Switching from nonprofit to for-profit status appears to boost hospitals’ financial health but does not appear to lower the quality of care they provide or reduce the proportion of poor or minority patients receiving care, according to a new study from Harvard School of Public Health (HSPH) and Brigham and Women’s Hospital.

“Critics of for-profit hospitals have argued that they are worse at providing good care to patients and that therefore we should limit them,” said Ashish Jha, professor of health policy and management at HSPH and senior author of the study. “Over the past decade, hundreds of hospitals have switched from being nonprofit to for-profit.

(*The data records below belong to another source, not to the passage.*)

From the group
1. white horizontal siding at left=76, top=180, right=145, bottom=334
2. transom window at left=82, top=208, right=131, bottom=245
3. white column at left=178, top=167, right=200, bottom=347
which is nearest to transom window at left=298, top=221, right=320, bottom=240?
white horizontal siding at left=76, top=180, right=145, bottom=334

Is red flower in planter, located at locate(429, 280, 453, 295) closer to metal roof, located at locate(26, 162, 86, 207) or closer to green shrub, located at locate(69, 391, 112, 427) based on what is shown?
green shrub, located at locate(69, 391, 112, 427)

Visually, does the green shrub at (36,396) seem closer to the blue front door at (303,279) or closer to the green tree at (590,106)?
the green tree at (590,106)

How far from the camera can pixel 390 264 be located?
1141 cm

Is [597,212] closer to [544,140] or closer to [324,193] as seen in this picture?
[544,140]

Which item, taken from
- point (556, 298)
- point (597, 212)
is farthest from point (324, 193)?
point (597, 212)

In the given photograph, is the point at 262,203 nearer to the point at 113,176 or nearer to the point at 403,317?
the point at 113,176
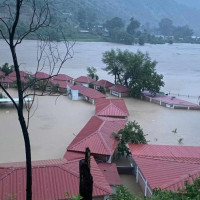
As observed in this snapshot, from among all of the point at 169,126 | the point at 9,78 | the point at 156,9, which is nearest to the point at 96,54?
the point at 9,78

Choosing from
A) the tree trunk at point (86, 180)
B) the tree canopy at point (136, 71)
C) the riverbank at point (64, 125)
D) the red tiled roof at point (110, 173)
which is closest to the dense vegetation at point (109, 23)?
the tree canopy at point (136, 71)

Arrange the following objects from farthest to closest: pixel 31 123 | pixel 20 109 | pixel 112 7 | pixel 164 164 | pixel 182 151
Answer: pixel 112 7, pixel 31 123, pixel 182 151, pixel 164 164, pixel 20 109

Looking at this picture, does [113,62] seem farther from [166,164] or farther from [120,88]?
[166,164]

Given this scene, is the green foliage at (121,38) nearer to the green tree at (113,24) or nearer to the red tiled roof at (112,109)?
the green tree at (113,24)

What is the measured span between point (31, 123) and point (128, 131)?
27.3 feet

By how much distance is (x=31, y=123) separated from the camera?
69.8ft

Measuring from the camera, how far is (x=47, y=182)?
10.5m

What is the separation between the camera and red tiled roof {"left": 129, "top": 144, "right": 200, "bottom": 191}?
10.9m

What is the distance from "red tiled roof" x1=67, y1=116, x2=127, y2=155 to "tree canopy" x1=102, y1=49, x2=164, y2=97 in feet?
41.6

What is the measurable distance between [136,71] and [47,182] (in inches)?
844

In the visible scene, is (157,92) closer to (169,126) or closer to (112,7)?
(169,126)

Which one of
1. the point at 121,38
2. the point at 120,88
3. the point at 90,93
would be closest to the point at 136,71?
the point at 120,88

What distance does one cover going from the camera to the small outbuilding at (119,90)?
3086 centimetres

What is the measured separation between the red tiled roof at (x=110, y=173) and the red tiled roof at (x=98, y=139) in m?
0.72
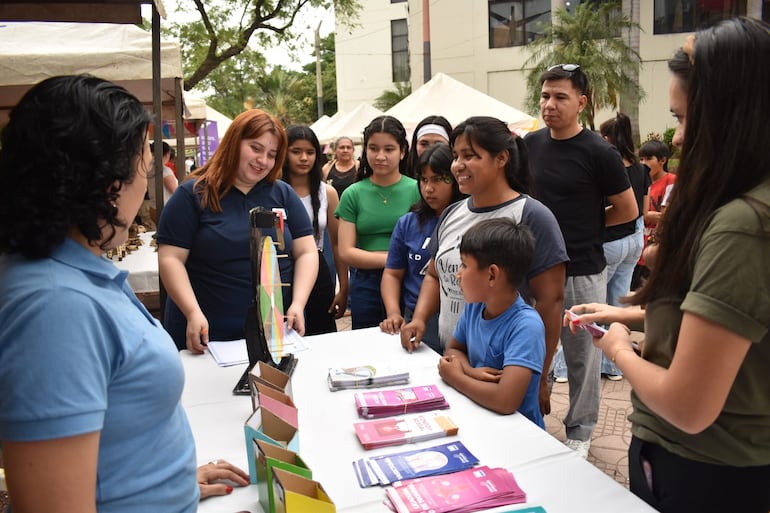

Our study finds that if the public health goal is to improve hospital care, then focusing on things like for-profit or nonprofit status is a distraction.”

The study appears online October 21, 2014 in JAMA (Journal of the American Medical Association).

Jha and his colleagues undertook the study to shed light on the growing and controversial trend of nonprofit hospitals switching to for-profit status; over the past decade, more than 200 hospitals in the U.S. have switched.

Supporters of such moves have argued that becoming for-profit helps hospitals bring in needed resources and experienced management, thereby allowing them to improve the quality and efficiency of their care. Critics have argued that once hospitals become for-profit, the focus will be primarily on maximizing profits while shunning disadvantaged patients and paying less attention to providing high-quality care. But there had been little recent evidence to support either contention.